Dans son 5ème numéro, CONGRATS! Magazine publiait un très beau texte du comédien Sébastien Todesco – rencontré il y a quelques années à la Java une nuit de Trou – qui évoque avec beaucoup d’humour, de style et de sincérité ses déboires amoureux en tant que folle vieillissante mais flamboyante envers et contre tout. On a décidé de le republier par ici, et vous encourage à choper ce magazine smart et arty trouvable aux Mots à la Bouche, chez OFR ou au Centre Pompidou.
Quand ton animal totem est Maggie Smith et que tu as toujours une tasse de thé dans la main droite, ne t’attends pas à avoir une bite dans la gauche.
Je vous vois déjà lever les yeux au ciel devant l’insondable profondeur de ma naïveté. Mais, je découvre, sur le tard, que les vieilles folles ne chopent pas des masses. Il est vrai que je n’avais jamais été vieille et folle à la fois jusqu’à aujourd’hui, du moins publiquement. Je me dois, cependant, de relativiser un peu les termes que j’emploie pour ne pas vous induire en erreur. Quand je dis « vieille », j’ai en fait 38 ans. Mais, grâce à la magie des rencontres en ligne, j’ai commencé à me sentir hors d’âge quand j’ai franchi la frontière des fatidiques 25 ans. Et certes, je me considère comme une folle, mais je suis plutôt une folle introvertie et discrète, même si cela peut sembler une contradiction dans les termes. Je ne suis donc pas Quentin Crisp ou Mother Flawless Sabrina. Néanmoins, il est clair pour tout le monde que je ne fais pas partie de la fratrie Hemsworth. Cette tension entre mon âge, l’expression de ma féminité et le nombre de mes amants n’est pas nouvelle. Mais elle est devenue particulièrement sensible ces dernières années, donnant lieu à de nombreuses négociations entre mon désir d’être true to myself et mon envie de m’envoyer en l’air de façon régulière. Une histoire de mensonge, de dissimulation et de sexe donc. So exciting !
Je suis un produit du sud de la France, j’y ai vécu la plus grande partie de ma vie, notamment à Marseille. Autant vous dire qu’être un garçon féminin, de manière ostensible, n’était pas vraiment une option à ce moment-là. Pas si je voulais pouvoir descendre la Canebière sans que l’on me jette des pierres (et ce n’est pas juste une image…). À cette époque, il me semble également naturel de mentir sur mon âge, du moins sur les sites de rencontre. À 28 ans, mon profil en affiche 21 et aucun de mes amants ne se doute de rien. Je ne suis pas très à l’aise avec le mensonge, mais c’est une pratique courante et pragmatique. Car enfin je baise, abondamment, j’aime ça, et je suis terrifié à l’idée que ma sortie de la tribu des 18 – 25 soit aussi la fin de ma vie sexuelle. Je n’ai alors aucune vie sociale gay ou queer ou whatever, les internets sont ma seule source de rencontres, alors je me plie à leurs lois.
++++++++++++++++++++
Consignes:
• 1. Dans le texte sur les déboires amoureux, relevez tous les lieux où l'on peut se procurer le magazine.
• 2. Prolongez d'un paragraphe le texte sur les déboires amoureux, à partir de sa dernière phrase.

(Données enregistrées)
++++++++++++++++++++
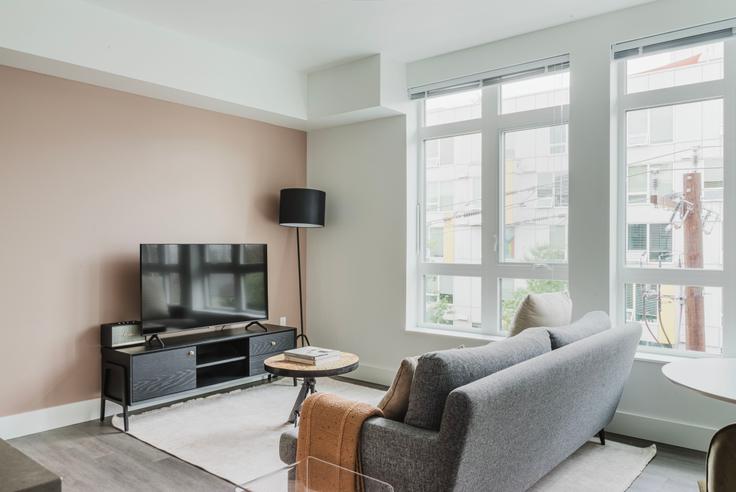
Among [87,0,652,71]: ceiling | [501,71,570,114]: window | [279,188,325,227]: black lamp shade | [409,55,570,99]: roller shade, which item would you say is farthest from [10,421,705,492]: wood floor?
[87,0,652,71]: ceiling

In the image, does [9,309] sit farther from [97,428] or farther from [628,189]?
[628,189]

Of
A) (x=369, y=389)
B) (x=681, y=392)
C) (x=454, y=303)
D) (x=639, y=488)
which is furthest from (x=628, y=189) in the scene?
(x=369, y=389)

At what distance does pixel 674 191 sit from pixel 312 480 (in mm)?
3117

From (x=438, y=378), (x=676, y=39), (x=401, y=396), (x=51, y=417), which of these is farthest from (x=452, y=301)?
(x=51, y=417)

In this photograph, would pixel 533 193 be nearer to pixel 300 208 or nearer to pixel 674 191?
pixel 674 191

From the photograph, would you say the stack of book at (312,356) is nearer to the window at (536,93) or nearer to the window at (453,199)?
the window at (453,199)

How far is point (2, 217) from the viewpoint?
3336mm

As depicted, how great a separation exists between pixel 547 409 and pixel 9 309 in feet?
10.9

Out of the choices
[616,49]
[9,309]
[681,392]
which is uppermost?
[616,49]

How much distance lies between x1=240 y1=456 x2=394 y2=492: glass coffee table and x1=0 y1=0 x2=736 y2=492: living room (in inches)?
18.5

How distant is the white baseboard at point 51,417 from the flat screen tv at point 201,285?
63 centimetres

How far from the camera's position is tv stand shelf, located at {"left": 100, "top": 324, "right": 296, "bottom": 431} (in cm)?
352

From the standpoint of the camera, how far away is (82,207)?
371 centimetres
++++++++++++++++++++
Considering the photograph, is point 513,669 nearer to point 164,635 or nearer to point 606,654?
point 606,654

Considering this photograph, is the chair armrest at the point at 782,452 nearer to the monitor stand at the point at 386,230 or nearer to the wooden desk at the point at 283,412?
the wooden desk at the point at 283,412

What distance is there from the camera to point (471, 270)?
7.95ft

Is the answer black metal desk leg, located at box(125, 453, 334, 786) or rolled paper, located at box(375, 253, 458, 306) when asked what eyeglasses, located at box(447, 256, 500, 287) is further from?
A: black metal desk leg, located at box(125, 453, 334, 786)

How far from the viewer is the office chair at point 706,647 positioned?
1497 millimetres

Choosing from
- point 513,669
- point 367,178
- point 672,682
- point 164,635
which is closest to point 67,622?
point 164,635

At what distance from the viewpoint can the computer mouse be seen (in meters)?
++++++++++++++++++++
Réponses:
• 1. Les Mots à la Bouche, OFR, le Centre Pompidou

• 2.
Las de cet isolement, de l’oppression quotidienne et pour fuir des lieux marqués par un chagrin amoureux, je me décide à partir pour Paris. Les choses commencent alors à changer. En me baignant dans une vie nocturne, dont le petit provincial que j’étais n’avait même pas imaginé qu’elle puisse exister, j’amorce ma transformation. La scène clubbing queer est une révélation. Les soirées deviennent des oasis pour moi, des rêves éveillés. Malgré ma grande timidité, je m’y rends aussi souvent que possible. Je suis émerveillé par les personnes que j’y croise. Ce que je vois alors, ce sont des visages sublimement maquillés, des gestuelles outrancières et des tenues délirantes. Je vois une incroyable liberté et tout me semble possible : une personne est vêtue uniquement de ballons mauves, une autre, visage délicat de poupée en porcelaine, pisse dans son verre de bière pour éviter de faire la queue aux toilettes, une autre encore, apparition majestueuse aux jambes infiniment longues, prolongées de talons dangereusement fins, vacille, m’enlace comme un ami depuis longtemps perdu et murmure quelques mots incompréhensible dans le creux de mon oreille, me laissant avec l’impression d’avoir rencontré une créature mythique.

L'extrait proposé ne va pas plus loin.